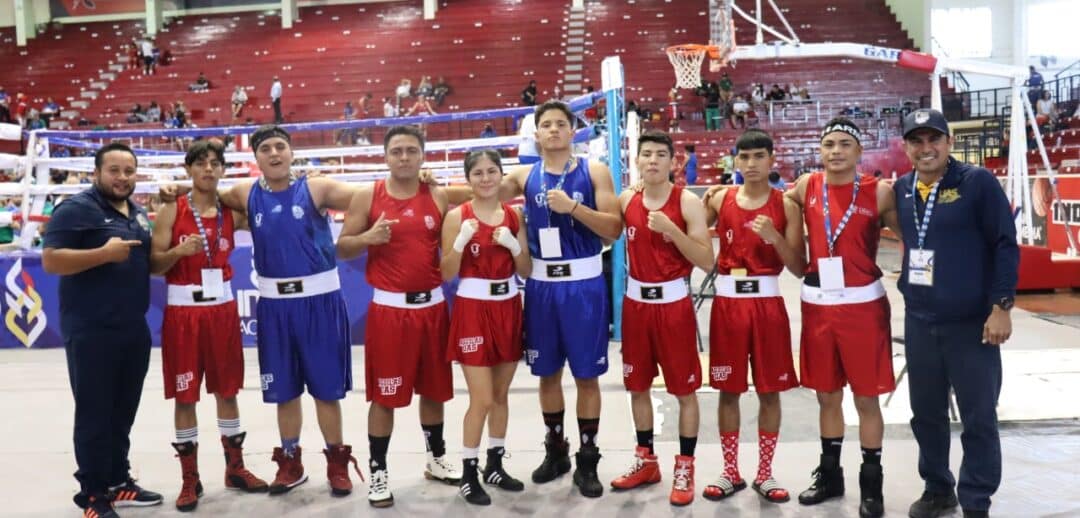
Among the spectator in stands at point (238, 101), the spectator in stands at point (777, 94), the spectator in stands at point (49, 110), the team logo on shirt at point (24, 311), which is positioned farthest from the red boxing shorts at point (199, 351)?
the spectator in stands at point (49, 110)

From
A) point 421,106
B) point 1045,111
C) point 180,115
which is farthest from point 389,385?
point 180,115

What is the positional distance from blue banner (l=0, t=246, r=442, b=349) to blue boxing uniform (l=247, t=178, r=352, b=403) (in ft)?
10.2

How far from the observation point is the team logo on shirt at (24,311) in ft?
23.5

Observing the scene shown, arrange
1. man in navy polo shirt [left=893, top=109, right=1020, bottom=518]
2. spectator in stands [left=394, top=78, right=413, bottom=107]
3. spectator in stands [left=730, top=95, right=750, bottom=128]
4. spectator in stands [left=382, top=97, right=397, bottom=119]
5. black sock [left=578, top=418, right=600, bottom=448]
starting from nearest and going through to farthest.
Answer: man in navy polo shirt [left=893, top=109, right=1020, bottom=518]
black sock [left=578, top=418, right=600, bottom=448]
spectator in stands [left=730, top=95, right=750, bottom=128]
spectator in stands [left=382, top=97, right=397, bottom=119]
spectator in stands [left=394, top=78, right=413, bottom=107]

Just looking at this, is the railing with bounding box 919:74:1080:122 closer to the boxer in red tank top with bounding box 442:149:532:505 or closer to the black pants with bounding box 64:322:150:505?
the boxer in red tank top with bounding box 442:149:532:505

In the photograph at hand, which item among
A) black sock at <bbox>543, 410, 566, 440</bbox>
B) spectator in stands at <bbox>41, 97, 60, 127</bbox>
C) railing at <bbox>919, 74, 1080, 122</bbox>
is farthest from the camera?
spectator in stands at <bbox>41, 97, 60, 127</bbox>

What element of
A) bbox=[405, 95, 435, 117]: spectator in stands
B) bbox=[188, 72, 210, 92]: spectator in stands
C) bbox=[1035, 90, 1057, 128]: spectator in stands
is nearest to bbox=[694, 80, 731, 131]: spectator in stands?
bbox=[1035, 90, 1057, 128]: spectator in stands

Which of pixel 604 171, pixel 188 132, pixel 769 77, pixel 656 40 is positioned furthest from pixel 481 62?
pixel 604 171

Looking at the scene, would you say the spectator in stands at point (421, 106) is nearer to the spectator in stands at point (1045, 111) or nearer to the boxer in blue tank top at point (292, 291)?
the spectator in stands at point (1045, 111)

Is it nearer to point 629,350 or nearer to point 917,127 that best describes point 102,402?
point 629,350

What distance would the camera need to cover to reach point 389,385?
11.7ft

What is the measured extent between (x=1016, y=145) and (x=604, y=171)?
7.87 metres

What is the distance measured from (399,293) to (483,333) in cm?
40

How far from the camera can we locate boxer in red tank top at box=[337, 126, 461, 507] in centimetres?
358
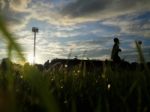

_ _ _

Please copy everything from the line containing "What element of" down through the end of the records, substituting "viewer" for "camera" and leaving all else unchanged. Leave the pictures out of your answer.

What element of
A) bbox=[405, 95, 435, 117]: spectator in stands
B) bbox=[188, 72, 210, 92]: spectator in stands
C) bbox=[1035, 90, 1057, 128]: spectator in stands
is nearest to bbox=[694, 80, 731, 131]: spectator in stands?
bbox=[1035, 90, 1057, 128]: spectator in stands

Which of pixel 604 171, pixel 188 132, pixel 769 77, pixel 656 40 is positioned furthest from pixel 481 62?
pixel 604 171

Looking at the scene, would you say the spectator in stands at point (421, 106) is nearer to the spectator in stands at point (1045, 111) or nearer to the boxer in blue tank top at point (292, 291)?
the spectator in stands at point (1045, 111)

Is it nearer to point 629,350 or nearer to point 917,127 that best describes point 102,402?
point 629,350

What distance would the viewer need to cover to reach point 389,385?
11.7ft

What is the measured extent between (x=1016, y=145) and (x=604, y=171)?
7.87 metres

What is the distance measured from (399,293) to (483,333) in cm?
40

How far from the viewer can we locate boxer in red tank top at box=[337, 126, 461, 507] in centimetres?
358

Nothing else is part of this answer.